Then again, he thought, chance might have had nothing to do with it. Maybe he was meant to see this window. Maybe, in some strange way, it was a test. To determine whether he was ready, even though he believed he was. But those who would make use of his talents—they might need some convincing before taking him on.
The window was on the third floor, above a place that sold cigarettes and newspapers—there was that car again, reflected in the window—and a second shop specializing in women’s scarves. It was divided into two panes. An air conditioning unit stuck out from the sill, taking up half of the lower pane. Something white, above the air conditioner, had caught his eye.
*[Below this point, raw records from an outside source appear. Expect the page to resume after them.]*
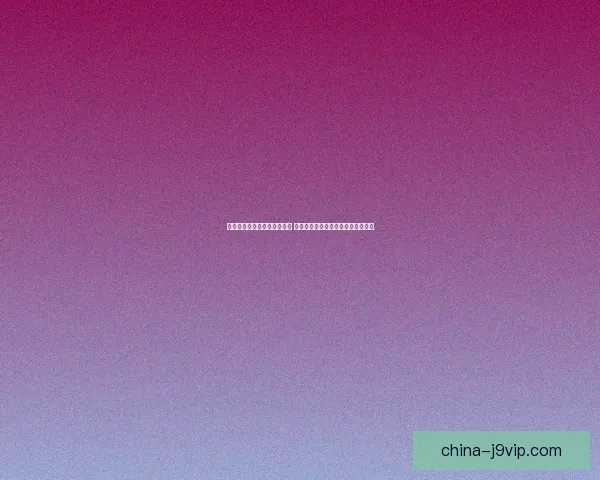 庆祝七周年特别活动惊喜开启 七周年好礼兑换券限时领取尊享礼遇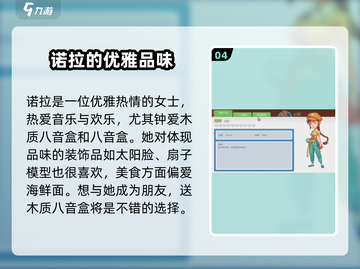《波西亚时光》送礼攻略🌟角色好感度飙升秘籍！截图5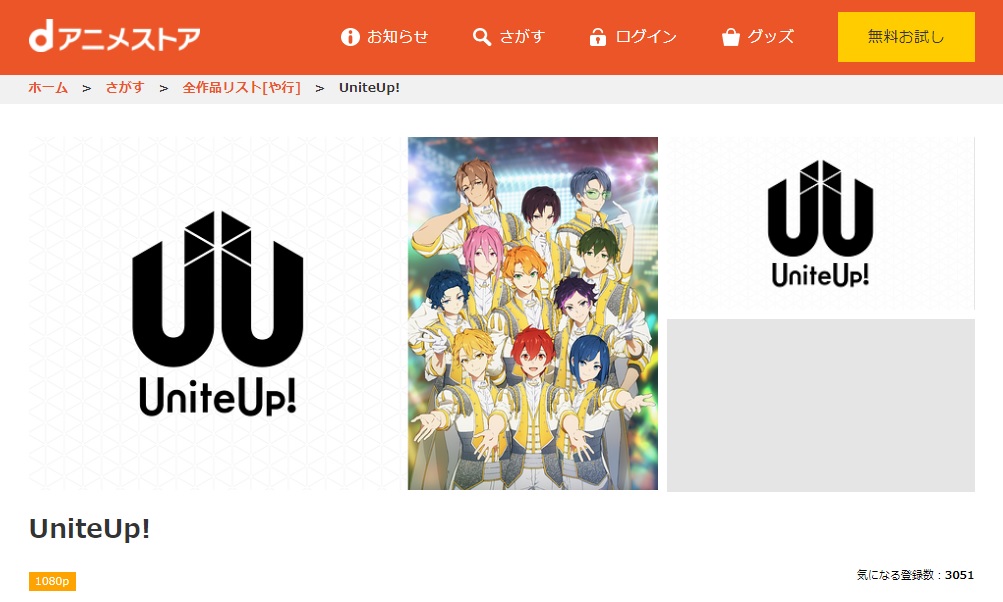UniteUp!（ユナイトアップ）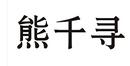 熊千尋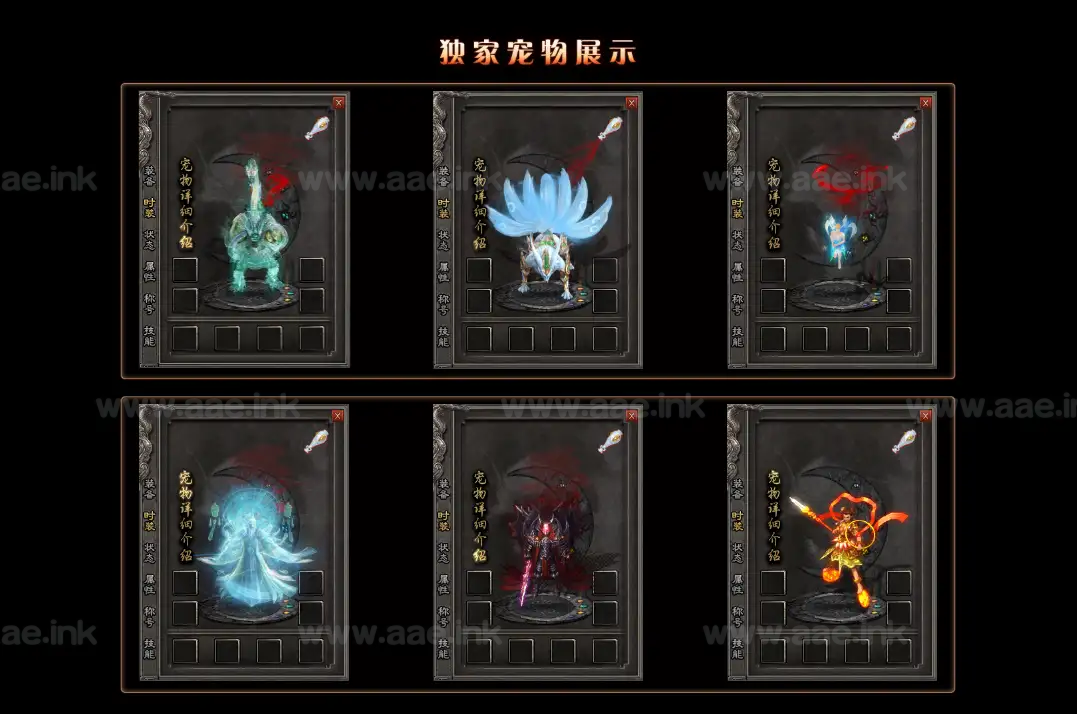 图片[5]|《浪剑传说》经典传奇类端游服务端+七大陆+宠物系统+神器宝匣+第二职业+三大阵营+元神系统+详细攻略及网站|Aae_Source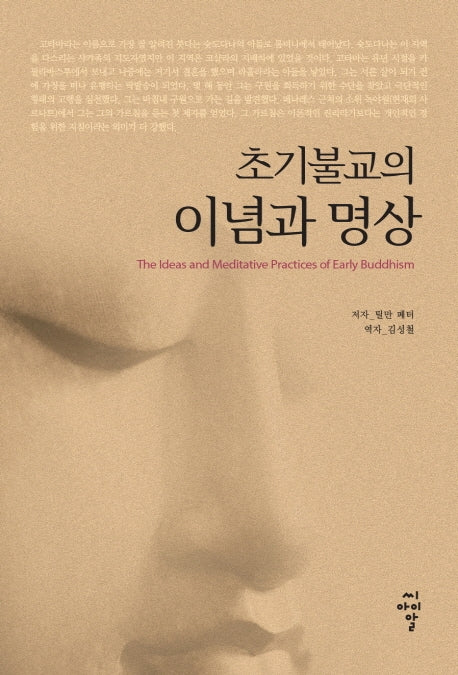 초기불교의 이념과 명상(2판)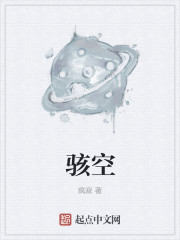 骇空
At first, it looked like one of those white Styrofoam heads department stores and hair salons use to display wigs. He thought, Isn’t that funny, to put one of those in a window. A bald, featureless white head keeping watch over Orchard Street. He supposed that in New York you could find just about anything in someone’s window. If it had been his, he would have at least put a pair of sunglasses on it, to give the head some personality. A hint of whimsy. Although, he had to admit, people did not tend to think of him as whimsical.
But the more he looked at it, the less sure he was that it was a white foam head. The surface appeared more shimmery, slippery even. Perhaps plastic, like the bags the grocery stores used, or a dry cleaning bag, but not one of the clear ones.
He attempted to get a better look, zero in.
The thing was, this white, almost circular object in the window still had the shape of a head. The plastic material strained against a protuberance that could only be a nose. It hugged tight across what appeared to be a brow near the top, a chin at the bottom. There was even a trace of mouth, the lips open as though gasping for air.
Or screaming.
It was, he thought, as though a white stocking had been pulled down over someone’s head. But the material’s sheen still made him think it was plastic.
That wasn’t a very smart thing for someone to do. To put a plastic bag over their head. You could suffocate yourself doing something stupid like that.
A person would have to be pulling on the plastic bag, twisting it from behind, to make it conform so tightly to the contours of their face. But he didn’t see this person’s arms or hands doing anything like that.
Which made him wonder if someone else was doing it.
Oh. Oh, no.
Was that what he was witnessing? Someone putting a bag over another person’s head? Cutting off their air supply? Smothering them? Could this account for the mouth that seemed to be struggling for air?
Who was this happening to? A man? A woman? And who was doing it to them?
Suddenly he was thinking about the boy in the window. A different window. Many years ago.
But the person in this window, right now, didn’t look like a boy, or a girl. This was an adult.
An adult whose life was coming to an end.
That certainly was how it looked to him.
He felt his heart begin to beat more quickly. He’d seen things before on his travels. Things that weren’t right.
But they were minor compared to this. Never a murder.
That’s what he was sure this was.
He didn’t shout out. He didn’t reach into his jacket for a cell phone to call 911. He didn’t spring into the nearest shop and tell someone to call the police. He didn’t charge into the building and race up two flights of stairs in a bid to stop what was happening behind this third floor window.
All he did was reach out, tentatively, as though it were possible to touch the smothered face of this person on the third floor, to feel what was wrapped around his or her head, make some sort of assessment as to—
Knock knock.
Then, maybe then, he’d have a better idea what was actually happening to this person in—
Knock knock.
He’d been so transfixed by what was happening at the window that he did not, at first, realize someone was trying to get his attention. Someone was at the door.
He took his hand off the mouse, spun around in his padded computer chair, and said, “Yes?”
The door opened an inch. From the hallway, someone said, “Get your ass down for dinner, Thomas.”
“What are we having?” he asked.
“Burgers. From the barbecue.”
The man sitting in the computer chair said flatly, “Okay.”
He spun around and resumed looking at the frozen image of the window on his oversized computer monitor. The blurry, white, wrapped head suspended there. A ghostly visage.
Had anyone seen this at the time? Had anyone looked up?
No one had seen the boy when he was in the window. No one had looked up. No one had helped him.
The man left the image on his screen so he could study it more closely when he came back up after dinner. Then he’d make a decision about what to do.